19 Days, 3 Clients, 1 Engineer: A Field Report on AI Pair Programming

19 Days, 3 Clients, 1 Engineer: A Field Report on AI Pair Programming

2025/10/08 06:06:00

One person, 19 days, three clients (web, Chrome extension, Electron): that’s how PromptHub shipped. This is a no-fluff retrospective on how I treated AI as a “pair programming squad.”

0. Context & Pace

  • Scope: Deliver web + Chrome extension + Electron apps; backend on Next.js API routes, SQLite first, PostgreSQL-ready anytime.
  • Cadence: Kicked off Sept 17, shipped MVP in 19 days. AI handled scaffolding + repetitive glue; I handled decisions, verification, and debugging.

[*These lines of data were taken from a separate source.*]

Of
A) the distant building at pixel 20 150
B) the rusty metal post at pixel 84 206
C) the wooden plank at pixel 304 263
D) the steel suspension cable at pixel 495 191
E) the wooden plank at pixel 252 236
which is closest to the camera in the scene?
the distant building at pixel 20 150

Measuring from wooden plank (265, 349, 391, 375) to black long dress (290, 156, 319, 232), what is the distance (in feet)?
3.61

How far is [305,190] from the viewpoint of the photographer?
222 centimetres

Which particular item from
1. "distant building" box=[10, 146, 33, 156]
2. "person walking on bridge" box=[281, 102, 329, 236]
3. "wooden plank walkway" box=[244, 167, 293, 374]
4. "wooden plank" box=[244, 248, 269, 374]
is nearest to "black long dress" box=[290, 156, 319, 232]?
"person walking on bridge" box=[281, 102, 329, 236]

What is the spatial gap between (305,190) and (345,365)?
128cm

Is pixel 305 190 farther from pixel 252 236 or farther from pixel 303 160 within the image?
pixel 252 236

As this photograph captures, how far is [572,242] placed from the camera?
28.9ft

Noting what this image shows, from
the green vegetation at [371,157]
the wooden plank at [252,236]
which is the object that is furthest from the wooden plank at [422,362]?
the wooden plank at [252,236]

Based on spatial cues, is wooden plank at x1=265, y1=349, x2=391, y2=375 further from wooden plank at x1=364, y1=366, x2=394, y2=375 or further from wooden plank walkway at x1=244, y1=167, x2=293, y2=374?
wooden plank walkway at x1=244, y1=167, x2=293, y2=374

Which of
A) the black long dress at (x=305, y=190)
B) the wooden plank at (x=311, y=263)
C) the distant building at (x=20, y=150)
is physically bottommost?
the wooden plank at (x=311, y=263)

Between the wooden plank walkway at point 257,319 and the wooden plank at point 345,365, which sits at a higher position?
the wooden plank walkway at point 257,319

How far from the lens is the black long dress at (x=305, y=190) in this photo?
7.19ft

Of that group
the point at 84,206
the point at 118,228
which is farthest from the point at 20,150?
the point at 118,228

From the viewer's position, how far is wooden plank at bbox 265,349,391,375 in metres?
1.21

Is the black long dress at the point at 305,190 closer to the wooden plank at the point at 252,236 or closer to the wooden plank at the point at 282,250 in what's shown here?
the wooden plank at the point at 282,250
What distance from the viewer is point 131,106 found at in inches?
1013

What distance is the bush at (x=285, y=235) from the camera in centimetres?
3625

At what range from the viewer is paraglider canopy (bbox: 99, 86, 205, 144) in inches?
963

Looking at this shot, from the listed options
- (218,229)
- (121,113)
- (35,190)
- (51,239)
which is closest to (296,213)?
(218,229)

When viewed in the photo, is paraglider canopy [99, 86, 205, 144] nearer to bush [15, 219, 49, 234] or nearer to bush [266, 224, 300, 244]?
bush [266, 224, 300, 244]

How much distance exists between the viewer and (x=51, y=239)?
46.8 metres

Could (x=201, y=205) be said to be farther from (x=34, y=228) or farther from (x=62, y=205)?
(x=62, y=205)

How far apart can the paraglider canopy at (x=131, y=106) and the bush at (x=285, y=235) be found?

1. Let AI Build the Scaffolding, Keep Decisions Human

Instead of sweating over package.json, tsconfig, auth flows, or billing setup, I gave AI explicit engineering orders:

Next.js + TypeScript project
Drizzle ORM + SQLite
JWT + Google/GitHub OAuth
Stripe billing with ready-to-wire hooks

Half a day later a runnable skeleton dropped.

Takeaway 1: In early phases AI’s biggest value is “removing friction” so you can focus on business logic.

2. Atomic Tasks: Treat AI as a Team of Specialists

“Vibe coding” doesn’t scale. I split features into atomic tasks and ran multiple conversations in parallel:

RolePromptOutput
DB Specialist“Design prompts table with Drizzle syntax”Schema + migrations
Backend Specialist“Implement CRUD API + auth based on this schema”Next.js API routes
Frontend Specialist“Hook these APIs into React + Tailwind admin UI”Components

Benefits: isolated context, single responsibility, parallel throughput.

Takeaway 2: Don’t treat AI as a single genius; treat it as a panel of domain experts.

3. Three Pitfalls Proving AI Still Can’t Replace Decisions

  1. Database consistency – Turso’s async nature clashed with my strong-consistency needs; switched back to Supabase. CAP trade-offs require human judgement.
  2. useEffect infinite loop – AI kept cycling. I manually audited dependencies, kept only user?.personalSpaceId, fixed it, and then fed the correct pattern back to the model.
  3. Chrome extension permissionscontent.js wouldn’t load, localStorage wouldn’t sync. Only after reading docs about host_permissions vs scripting did the issue unlock.

Takeaway 3: AI is great at “implementation,” weak at “decision + debugging,” especially near platform or performance limits.

4. Model Toolbox (Use the Right Tool per Task)

  • Gemini 2.5 Flash – architecture decisions & weird hydration bugs.
  • Claude 4.1 – UI/UX polish when CSS matters.
  • Qwen3 Coder Plus – CRUD grunt work.
  • Kilo + Gemini – data migration scripts, auto-parsing JSON and spitting Python.

Mixing models beats going all-in on one. Assign them roles.

5. Closing Thoughts: Extreme Human + AI Pairing

AI played the lightning-fast intern; I:

  1. Specified problems precisely.
  2. Made judgement calls under uncertainty.
  3. Designed the system and owned quality.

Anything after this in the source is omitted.